▶ [Excerpted data]:
>> Begin

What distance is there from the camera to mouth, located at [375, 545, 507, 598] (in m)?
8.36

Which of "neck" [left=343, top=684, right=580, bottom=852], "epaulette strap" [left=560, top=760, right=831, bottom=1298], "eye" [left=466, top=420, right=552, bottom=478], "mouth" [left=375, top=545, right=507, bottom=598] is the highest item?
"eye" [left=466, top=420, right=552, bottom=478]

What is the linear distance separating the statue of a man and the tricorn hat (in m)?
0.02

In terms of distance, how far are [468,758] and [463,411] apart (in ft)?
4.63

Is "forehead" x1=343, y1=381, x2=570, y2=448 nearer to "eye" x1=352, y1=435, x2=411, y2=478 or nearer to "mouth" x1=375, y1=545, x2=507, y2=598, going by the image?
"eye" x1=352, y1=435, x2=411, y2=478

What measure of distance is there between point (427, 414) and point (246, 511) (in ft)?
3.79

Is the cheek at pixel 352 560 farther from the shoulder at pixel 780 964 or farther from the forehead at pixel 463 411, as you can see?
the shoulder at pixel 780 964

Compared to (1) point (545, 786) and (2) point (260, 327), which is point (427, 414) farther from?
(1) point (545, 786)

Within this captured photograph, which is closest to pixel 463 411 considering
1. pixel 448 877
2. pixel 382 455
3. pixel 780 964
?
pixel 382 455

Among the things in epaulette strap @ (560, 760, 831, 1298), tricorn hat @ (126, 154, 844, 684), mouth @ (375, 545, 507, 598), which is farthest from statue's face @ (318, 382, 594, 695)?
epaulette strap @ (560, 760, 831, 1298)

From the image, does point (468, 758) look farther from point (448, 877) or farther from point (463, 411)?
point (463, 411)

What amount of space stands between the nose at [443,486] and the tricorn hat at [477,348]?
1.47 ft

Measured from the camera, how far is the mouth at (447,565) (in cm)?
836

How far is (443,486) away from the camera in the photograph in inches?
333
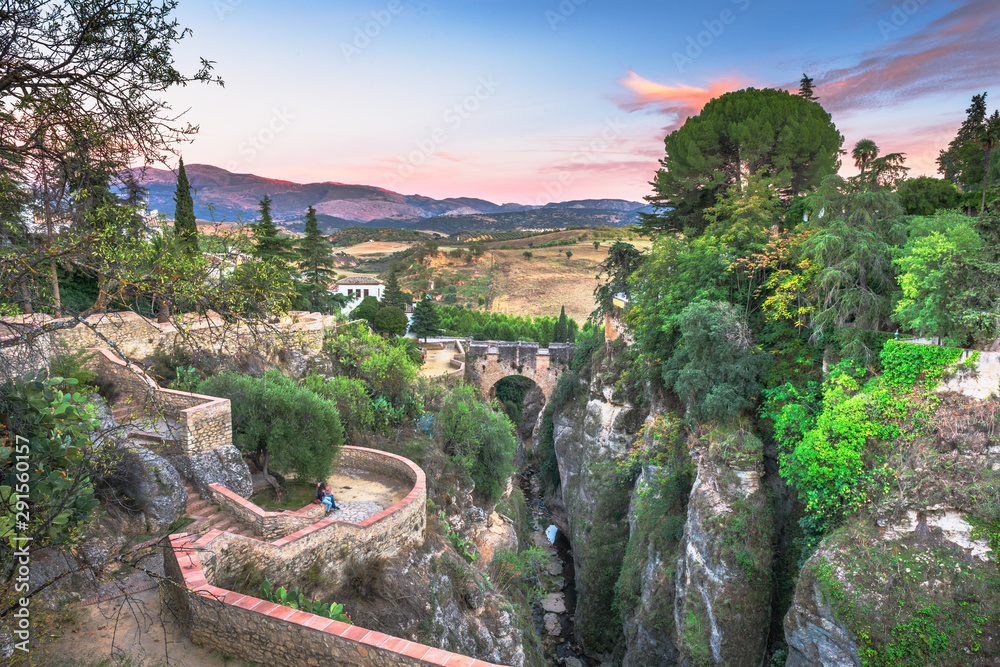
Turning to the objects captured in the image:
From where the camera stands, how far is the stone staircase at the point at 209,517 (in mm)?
9891

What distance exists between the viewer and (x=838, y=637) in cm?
916

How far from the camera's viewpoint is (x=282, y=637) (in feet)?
22.4

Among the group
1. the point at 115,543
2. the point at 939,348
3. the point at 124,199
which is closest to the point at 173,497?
the point at 115,543

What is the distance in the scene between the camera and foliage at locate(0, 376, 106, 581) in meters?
4.52

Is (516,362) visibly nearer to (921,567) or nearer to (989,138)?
(989,138)

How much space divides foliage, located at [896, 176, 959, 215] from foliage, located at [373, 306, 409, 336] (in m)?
26.6

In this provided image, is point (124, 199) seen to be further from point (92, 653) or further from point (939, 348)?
point (939, 348)

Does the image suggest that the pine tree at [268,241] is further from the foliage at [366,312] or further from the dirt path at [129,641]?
the dirt path at [129,641]

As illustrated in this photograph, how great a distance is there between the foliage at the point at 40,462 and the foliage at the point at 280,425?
685cm

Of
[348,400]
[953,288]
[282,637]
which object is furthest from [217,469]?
[953,288]

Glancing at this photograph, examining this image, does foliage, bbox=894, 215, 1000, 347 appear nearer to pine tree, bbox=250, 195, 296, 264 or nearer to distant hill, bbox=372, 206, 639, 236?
pine tree, bbox=250, 195, 296, 264

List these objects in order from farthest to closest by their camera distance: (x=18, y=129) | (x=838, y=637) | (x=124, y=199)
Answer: (x=838, y=637)
(x=124, y=199)
(x=18, y=129)

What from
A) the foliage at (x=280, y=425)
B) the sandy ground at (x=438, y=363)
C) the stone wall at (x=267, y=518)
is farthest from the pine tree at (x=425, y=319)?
the stone wall at (x=267, y=518)

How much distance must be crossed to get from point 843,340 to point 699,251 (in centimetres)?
573
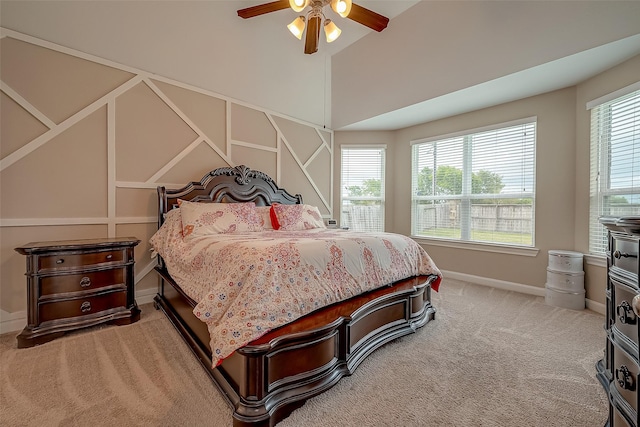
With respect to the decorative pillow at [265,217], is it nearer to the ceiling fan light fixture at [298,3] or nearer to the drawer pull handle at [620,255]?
the ceiling fan light fixture at [298,3]

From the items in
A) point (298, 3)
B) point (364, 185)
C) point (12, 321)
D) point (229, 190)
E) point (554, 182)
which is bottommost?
point (12, 321)

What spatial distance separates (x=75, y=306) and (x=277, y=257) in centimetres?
199

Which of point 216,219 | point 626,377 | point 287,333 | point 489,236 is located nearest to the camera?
point 626,377

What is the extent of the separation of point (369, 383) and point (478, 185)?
11.7 feet

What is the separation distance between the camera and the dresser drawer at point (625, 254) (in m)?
1.06

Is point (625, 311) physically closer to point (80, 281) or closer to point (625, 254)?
point (625, 254)

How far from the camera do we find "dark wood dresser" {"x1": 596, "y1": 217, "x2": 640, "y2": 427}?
1.01 m

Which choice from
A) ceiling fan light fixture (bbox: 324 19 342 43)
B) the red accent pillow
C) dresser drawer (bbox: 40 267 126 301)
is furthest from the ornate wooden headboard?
ceiling fan light fixture (bbox: 324 19 342 43)

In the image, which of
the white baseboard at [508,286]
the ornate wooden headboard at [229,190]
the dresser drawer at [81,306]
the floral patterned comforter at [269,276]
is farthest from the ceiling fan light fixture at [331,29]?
the white baseboard at [508,286]

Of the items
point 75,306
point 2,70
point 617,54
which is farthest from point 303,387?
point 617,54

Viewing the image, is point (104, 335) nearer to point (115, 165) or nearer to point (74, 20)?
point (115, 165)

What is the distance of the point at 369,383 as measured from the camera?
176 centimetres

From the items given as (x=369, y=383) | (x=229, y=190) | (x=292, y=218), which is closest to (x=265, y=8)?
(x=229, y=190)

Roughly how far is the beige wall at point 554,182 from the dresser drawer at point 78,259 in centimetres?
445
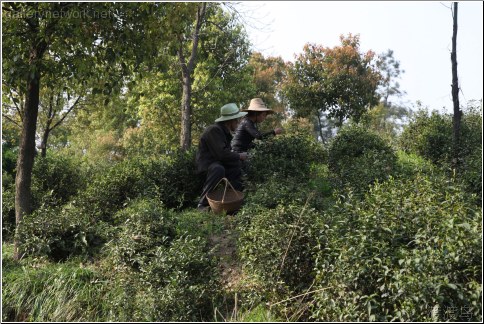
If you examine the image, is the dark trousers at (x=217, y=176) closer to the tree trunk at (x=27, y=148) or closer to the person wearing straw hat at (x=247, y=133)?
the person wearing straw hat at (x=247, y=133)

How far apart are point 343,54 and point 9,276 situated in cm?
2081

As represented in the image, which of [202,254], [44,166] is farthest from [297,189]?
[44,166]

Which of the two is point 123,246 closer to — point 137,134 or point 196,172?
point 196,172

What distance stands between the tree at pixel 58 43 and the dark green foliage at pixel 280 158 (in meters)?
2.23

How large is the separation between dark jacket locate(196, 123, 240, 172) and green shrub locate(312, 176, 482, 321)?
9.14ft

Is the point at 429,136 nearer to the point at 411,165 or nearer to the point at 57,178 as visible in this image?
the point at 411,165

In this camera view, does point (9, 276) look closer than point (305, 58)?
Yes

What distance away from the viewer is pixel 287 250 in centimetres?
523

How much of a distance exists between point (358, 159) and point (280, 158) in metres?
1.23

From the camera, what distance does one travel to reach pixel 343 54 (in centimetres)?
2494

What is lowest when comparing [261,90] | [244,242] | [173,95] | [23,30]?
[244,242]

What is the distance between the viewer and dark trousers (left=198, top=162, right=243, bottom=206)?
779 cm

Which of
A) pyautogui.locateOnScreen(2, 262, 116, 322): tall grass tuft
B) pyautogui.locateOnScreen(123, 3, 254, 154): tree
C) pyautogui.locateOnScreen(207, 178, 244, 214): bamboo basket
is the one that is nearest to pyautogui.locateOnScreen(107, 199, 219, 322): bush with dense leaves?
pyautogui.locateOnScreen(2, 262, 116, 322): tall grass tuft

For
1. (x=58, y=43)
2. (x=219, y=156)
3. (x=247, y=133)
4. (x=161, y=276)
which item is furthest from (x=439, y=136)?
(x=58, y=43)
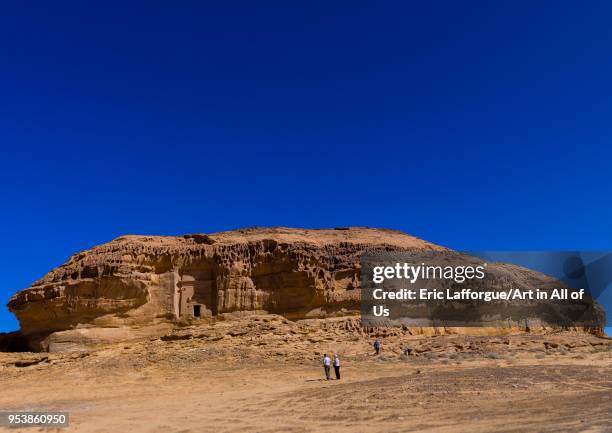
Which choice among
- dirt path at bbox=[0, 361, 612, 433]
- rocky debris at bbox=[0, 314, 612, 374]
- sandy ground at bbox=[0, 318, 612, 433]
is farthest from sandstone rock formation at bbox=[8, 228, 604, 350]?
dirt path at bbox=[0, 361, 612, 433]

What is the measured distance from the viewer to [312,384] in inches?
758

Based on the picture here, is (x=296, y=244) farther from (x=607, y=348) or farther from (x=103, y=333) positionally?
(x=607, y=348)

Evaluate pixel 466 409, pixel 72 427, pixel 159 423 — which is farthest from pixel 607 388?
pixel 72 427

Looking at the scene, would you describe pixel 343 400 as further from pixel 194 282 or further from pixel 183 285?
pixel 183 285

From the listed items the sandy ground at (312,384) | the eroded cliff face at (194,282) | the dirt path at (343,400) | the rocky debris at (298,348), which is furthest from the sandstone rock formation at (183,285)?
the dirt path at (343,400)

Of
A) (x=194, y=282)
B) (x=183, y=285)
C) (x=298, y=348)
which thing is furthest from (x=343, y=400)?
(x=183, y=285)

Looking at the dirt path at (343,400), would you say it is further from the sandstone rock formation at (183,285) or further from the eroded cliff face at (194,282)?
the eroded cliff face at (194,282)

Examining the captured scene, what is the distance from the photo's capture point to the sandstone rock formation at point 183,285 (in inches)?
1299

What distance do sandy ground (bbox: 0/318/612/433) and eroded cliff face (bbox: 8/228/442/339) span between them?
308 cm

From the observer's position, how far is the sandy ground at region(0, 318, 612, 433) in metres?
11.3

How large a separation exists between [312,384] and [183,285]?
18.3 metres

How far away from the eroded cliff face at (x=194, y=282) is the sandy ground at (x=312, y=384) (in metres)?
3.08

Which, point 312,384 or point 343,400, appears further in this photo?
point 312,384

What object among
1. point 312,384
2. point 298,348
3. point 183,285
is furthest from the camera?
point 183,285
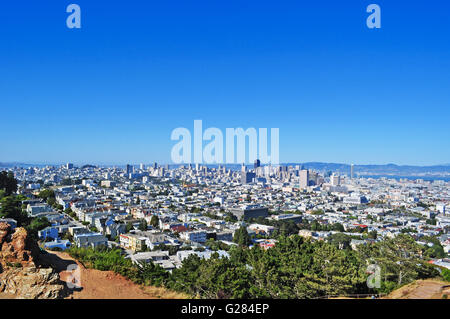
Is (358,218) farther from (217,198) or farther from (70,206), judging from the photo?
(70,206)

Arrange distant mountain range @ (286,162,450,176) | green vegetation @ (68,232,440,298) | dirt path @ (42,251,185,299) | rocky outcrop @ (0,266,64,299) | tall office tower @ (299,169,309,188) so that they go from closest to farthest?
rocky outcrop @ (0,266,64,299) → dirt path @ (42,251,185,299) → green vegetation @ (68,232,440,298) → tall office tower @ (299,169,309,188) → distant mountain range @ (286,162,450,176)

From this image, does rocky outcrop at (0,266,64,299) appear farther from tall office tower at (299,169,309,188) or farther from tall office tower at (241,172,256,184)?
tall office tower at (241,172,256,184)

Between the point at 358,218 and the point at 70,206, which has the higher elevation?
the point at 70,206

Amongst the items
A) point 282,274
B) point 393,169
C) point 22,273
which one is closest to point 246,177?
point 282,274

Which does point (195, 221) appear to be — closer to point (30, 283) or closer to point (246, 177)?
point (30, 283)

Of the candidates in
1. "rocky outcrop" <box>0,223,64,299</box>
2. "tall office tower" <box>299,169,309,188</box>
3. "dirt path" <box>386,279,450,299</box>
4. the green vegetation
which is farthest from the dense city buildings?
"tall office tower" <box>299,169,309,188</box>

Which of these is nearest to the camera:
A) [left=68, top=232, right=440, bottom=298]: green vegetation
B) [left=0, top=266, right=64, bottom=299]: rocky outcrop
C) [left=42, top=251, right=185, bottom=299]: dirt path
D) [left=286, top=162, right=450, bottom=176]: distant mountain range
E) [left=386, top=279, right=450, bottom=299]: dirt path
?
[left=0, top=266, right=64, bottom=299]: rocky outcrop
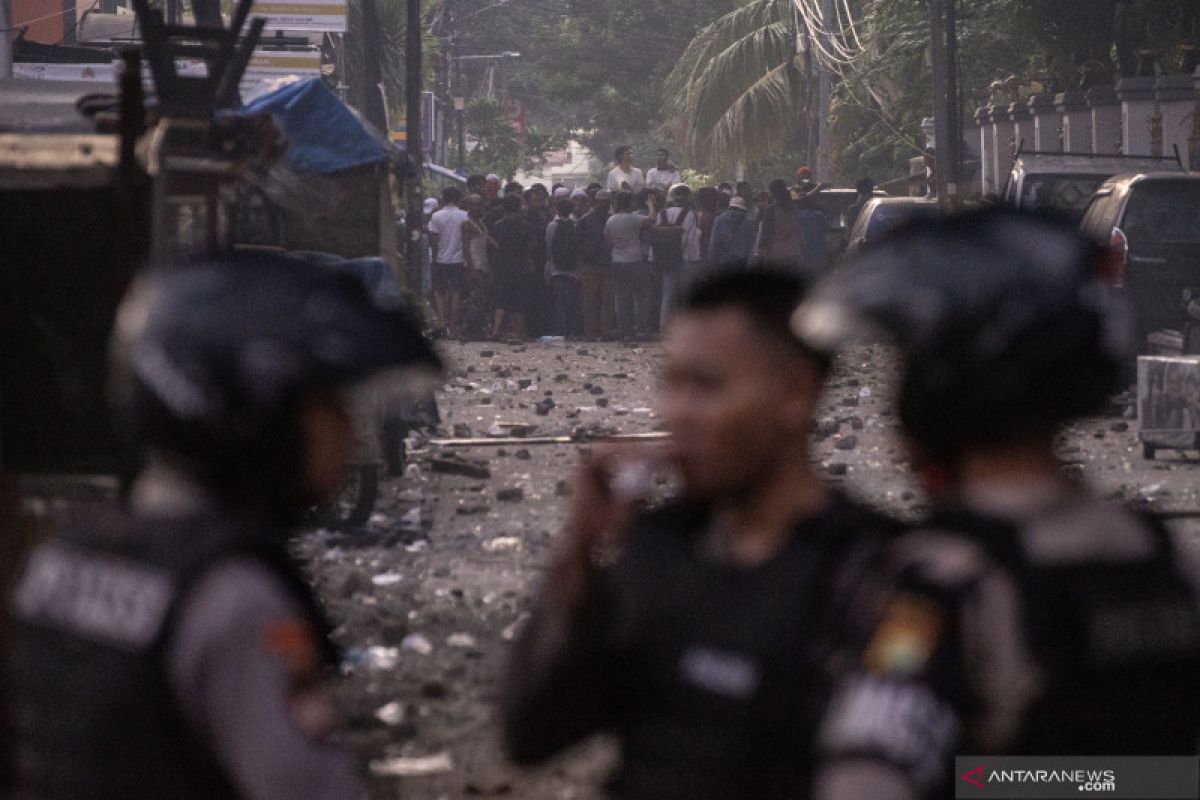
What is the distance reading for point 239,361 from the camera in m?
2.32

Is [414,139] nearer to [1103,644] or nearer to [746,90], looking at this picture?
[746,90]

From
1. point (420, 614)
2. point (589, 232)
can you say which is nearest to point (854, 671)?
point (420, 614)

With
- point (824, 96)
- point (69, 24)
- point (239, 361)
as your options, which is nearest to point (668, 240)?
point (69, 24)

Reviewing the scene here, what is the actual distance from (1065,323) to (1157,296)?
15877 millimetres

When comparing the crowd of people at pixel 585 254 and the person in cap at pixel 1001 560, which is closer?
the person in cap at pixel 1001 560

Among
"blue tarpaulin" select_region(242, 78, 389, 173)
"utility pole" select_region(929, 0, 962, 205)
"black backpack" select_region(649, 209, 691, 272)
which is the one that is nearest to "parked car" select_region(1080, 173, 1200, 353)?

>> End

▶ [Prompt]: Skip the pictures and retype exactly the lines from the one that contains "Between the point" to the last line of the records.

▶ [Reply]:
Between the point at 358,218 and the point at 70,206, which has the higher elevation?
the point at 70,206

Amongst the items
A) point 282,274
B) point 393,169
C) point 22,273
which one is closest to point 246,177?
point 282,274

Which does point (195, 221) appear to be — closer to point (30, 283) or closer to point (246, 177)?
point (30, 283)

Of the candidates in
1. "rocky outcrop" <box>0,223,64,299</box>
2. "tall office tower" <box>299,169,309,188</box>
3. "dirt path" <box>386,279,450,299</box>
4. the green vegetation
which is farthest from the dense city buildings?
"tall office tower" <box>299,169,309,188</box>

Which of these is nearest to the camera:
A) [left=68, top=232, right=440, bottom=298]: green vegetation
B) [left=0, top=266, right=64, bottom=299]: rocky outcrop
C) [left=42, top=251, right=185, bottom=299]: dirt path
D) [left=286, top=162, right=450, bottom=176]: distant mountain range
E) [left=386, top=279, right=450, bottom=299]: dirt path
?
[left=0, top=266, right=64, bottom=299]: rocky outcrop
What is the distance reading for point 239,361 from the camera in m?
2.32

Is [414,139] nearer to [1103,644] or nearer to [746,90], looking at this picture?
[746,90]

From
1. point (420, 614)
2. point (589, 232)
can you say which is nearest to point (854, 671)?
point (420, 614)

With
- point (824, 96)
- point (69, 24)
- point (239, 361)
as your options, which is nearest to point (668, 240)?
point (69, 24)

Reviewing the scene here, what is the actual distance from (1065,323) to (1157,296)?
15877 millimetres

When comparing the crowd of people at pixel 585 254 and the person in cap at pixel 1001 560, which is closer?
the person in cap at pixel 1001 560

Among
"blue tarpaulin" select_region(242, 78, 389, 173)
"utility pole" select_region(929, 0, 962, 205)
"black backpack" select_region(649, 209, 691, 272)
which is the one that is nearest to "parked car" select_region(1080, 173, 1200, 353)?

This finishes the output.